## Fragmento del texto
----------------------------------------

Pam Miller es una mujer de Míchigan que fuma sin parar y se gana la vida con el culto a Donald Trump. Lo sigue por todo el país con su camioneta blanca, que tuneó instalando en el techo una gorra con un 45, el lugar que el expresidente ocupa en la lista de los inquilinos de la Casa Blanca. Un número que para sus fieles es como el 23 para los de la leyenda del baloncesto Michael Jordan; no hace falta añadir más.
Miller vende camisetas, viseras y banderas en honor al político republicano allá donde este da uno de sus multitudinarios mítines. “No es un mal negocio, siempre y cuando responda este trasto”, comentaba mientras acariciaba el salpicadero de la furgoneta a las puertas del espectáculo que el candidato ofreció el fin de semana pasado en Rock Hill, en la recta final de las primarias de Carolina del Sur. Desde que empezó con su negocio, durante la campaña electoral de 2020, nunca le ha ido, asegura, mejor que ahora.
Miller es testigo de la caída y el ascenso de Donald Trump desde que dejase deshonrosamente la Casa Blanca, dos semanas después de que miles de sus seguidores se lanzaran, al calor de sus arengas, al asalto del Capitolio el 6 de enero de 2021. Aquello le valió un segundo juicio político (impeachment) y las críticas de destacados líderes del Partido Republicano, que después fueron poco a poco comiéndose sus palabras, rendidos ante la evidencia de que subestimarlo lleva siendo una pésima idea desde que el magnate inmobiliario y estrella de la telerrealidad entrase en escena en 2015, bajando las escaleras mecánicas del rascacielos que lleva su nombre en Nueva York.
Trump parecía en 2021 encaminarse al vertedero de la historia, abandonado por los suyos y convertido en un político vociferante con una menguante base de fieles. Tres años después, se prepara para su nombramiento como candidato republicano a la Casa Blanca, en la repetición del duelo de 2020 que lo enfrentó a Joe Biden y en el que algunas encuestas lo dan como ganador a ocho meses vista frente a un contrincante en horas bajas por las dudas que genera su avanzada edad (81 años). La coronación de Trump (77 años) llegará previsiblemente el Supermartes, cuando se celebran las primarias de 15 Estados, cuyos resultados pueden agotar las excusas para seguir en la pelea de su única rival en pie, Nikki Haley, republicana más moderada que el expresidente.
La que termina ha sido también la semana en la que Trump ha retomado el control total del aparato del partido y de su alma. El lunes anunció su dimisión Ronna McDaniel, presidenta del Comité Nacional Republicano, órgano que el candidato ―que llevaba meses cortando la hierba bajo los pies de McDaniel― necesita que trabaje a todo rendimiento en su campaña. Por si quedaban dudas de esas intenciones, entre los planes del magnate está nombrar como copresidenta del comité a su nuera, Lara Trump.
Aunque el golpe más simbólico llegó dos días después, cuando Mitch McConnell avanzó, a sus 82 años, que no renovará en noviembre como líder conservador en el Senado, cargo que ha desempeñado durante 17 años, más tiempo que nadie en la historia. El político de Kentucky, que llegó a Washington con Ronald Reagan en la Casa Blanca, es la encarnación de la vieja guardia del partido y era, desde el asalto al Capitolio, una de las dianas favoritas de Trump: el Rino definitivo, siglas en inglés de republicano solo de nombre (Republican in name only), etiqueta que no inventó el magnate, pero que ha logrado apropiarse eficazmente como parte de su rentable retórica del enfrentamiento.

----------------------------------------

Datos
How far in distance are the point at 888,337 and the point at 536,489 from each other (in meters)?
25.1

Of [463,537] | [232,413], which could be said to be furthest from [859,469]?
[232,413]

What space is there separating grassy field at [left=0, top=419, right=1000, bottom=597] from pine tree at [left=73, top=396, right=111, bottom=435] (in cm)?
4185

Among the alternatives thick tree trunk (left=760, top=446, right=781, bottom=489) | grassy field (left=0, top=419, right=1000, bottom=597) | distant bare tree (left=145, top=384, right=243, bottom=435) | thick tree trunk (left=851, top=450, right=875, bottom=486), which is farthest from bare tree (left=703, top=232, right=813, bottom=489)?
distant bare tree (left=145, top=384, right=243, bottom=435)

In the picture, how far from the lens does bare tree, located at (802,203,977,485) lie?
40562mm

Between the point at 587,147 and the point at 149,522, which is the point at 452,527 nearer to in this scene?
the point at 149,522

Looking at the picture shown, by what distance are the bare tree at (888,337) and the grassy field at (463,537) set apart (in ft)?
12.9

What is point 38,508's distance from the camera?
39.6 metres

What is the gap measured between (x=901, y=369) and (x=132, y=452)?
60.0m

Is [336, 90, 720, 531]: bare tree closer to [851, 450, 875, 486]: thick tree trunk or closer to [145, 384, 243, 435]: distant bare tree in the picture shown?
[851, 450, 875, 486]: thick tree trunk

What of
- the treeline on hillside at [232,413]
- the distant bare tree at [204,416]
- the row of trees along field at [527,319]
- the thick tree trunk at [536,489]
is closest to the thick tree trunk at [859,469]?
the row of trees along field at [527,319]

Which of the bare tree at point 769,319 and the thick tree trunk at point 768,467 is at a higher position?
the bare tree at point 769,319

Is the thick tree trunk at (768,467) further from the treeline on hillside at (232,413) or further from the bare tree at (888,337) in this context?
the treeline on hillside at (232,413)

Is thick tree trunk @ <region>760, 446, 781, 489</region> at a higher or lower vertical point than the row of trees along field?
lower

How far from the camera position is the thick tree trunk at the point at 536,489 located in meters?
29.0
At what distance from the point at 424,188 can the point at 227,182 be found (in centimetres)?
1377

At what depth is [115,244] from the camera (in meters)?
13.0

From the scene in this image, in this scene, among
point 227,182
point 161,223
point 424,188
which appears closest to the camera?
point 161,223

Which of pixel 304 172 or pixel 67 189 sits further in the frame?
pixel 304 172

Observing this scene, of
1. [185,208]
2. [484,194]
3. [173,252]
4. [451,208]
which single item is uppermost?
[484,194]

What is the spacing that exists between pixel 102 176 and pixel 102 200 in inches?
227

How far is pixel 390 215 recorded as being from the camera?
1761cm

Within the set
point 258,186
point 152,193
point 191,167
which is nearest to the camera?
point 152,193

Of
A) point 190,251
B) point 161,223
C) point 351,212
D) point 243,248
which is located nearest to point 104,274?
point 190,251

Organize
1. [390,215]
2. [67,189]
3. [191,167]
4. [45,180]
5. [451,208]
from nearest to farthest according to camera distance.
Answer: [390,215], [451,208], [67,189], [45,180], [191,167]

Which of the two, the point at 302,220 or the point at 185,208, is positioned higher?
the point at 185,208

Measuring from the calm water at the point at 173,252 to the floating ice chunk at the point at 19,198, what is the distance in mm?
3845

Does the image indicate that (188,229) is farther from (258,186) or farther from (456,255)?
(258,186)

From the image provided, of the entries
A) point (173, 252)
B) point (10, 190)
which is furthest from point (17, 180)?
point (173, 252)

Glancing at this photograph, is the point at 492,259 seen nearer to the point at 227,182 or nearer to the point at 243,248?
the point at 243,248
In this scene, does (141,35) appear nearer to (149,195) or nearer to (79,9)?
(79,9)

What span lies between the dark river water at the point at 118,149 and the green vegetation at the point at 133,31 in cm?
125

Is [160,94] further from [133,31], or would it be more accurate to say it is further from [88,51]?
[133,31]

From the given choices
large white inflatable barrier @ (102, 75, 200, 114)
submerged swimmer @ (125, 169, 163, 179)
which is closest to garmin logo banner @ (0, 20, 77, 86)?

----------------------------------------

## Detalles de la tarea
Retome la crónica sobre el regreso de Donald Trump al control del Partido Republicano a partir de su última oración.

## Resultado del ejercicio
McConnell también es un referente de ese conservadurismo al que en Estados Unidos suelen referirse últimamente como “el Partido Republicano de tus abuelos”, para contraponer la herencia de Reagan y los Bush, con su optimismo y su fe en las instituciones, en los mercados y en el papel de la primera potencia como policía del mundo, esa “ciudad brillante en la colina” (en la definición de Reagan) que citó el senador en su discurso de despedida, frente al pesimismo aislacionista y el nacionalismo populista del movimiento MAGA, siglas de Make America Great Again (devolvamos la grandeza a Estados Unidos). Un credo más parecido a los ideales que guiaban al partido conservador en los oscuros años veinte o treinta, cuando algunas de sus facciones flirtearon con el nazismo.
La gran mentira
“Los sectores más tradicionales han llegado a la conclusión de que lo necesitan para ganar, que no es posible hacer mucho para echarlo, y que solo queda esperar a que se desintegre él solo”, opina en una entrevista telefónica David M. Drucker, analista del medio conservador The Dispatch. Drucker publicó a finales de 2021 In Trump’s Shadow (A la sombra de Trump), libro en el que aventuraba, a partir de decenas de entrevistas, el mapa de la batalla por suceder al expresidente en las elecciones de 2024. “Claramente, fue un error de cálculo”, admite Drucker dos años y medio después.
“Cuando empecé a trabajar en el libro, en 2020, estaba entre las opciones que perdiera, pero nadie podía imaginar que convencería a la mayoría de los votantes republicanos de que en realidad no había perdido y que le robaron las elecciones. Eso le ha permitido presentarse de nuevo, con la fuerza de un presidente que busca la reelección, y no como un perdedor empeñado en volver a intentarlo. Cuando entró en escena, hace nueve años, el tipo de republicano populista que él representa era marginal en un partido dominado por un establishment moderado. Ahora, el establishment es él”.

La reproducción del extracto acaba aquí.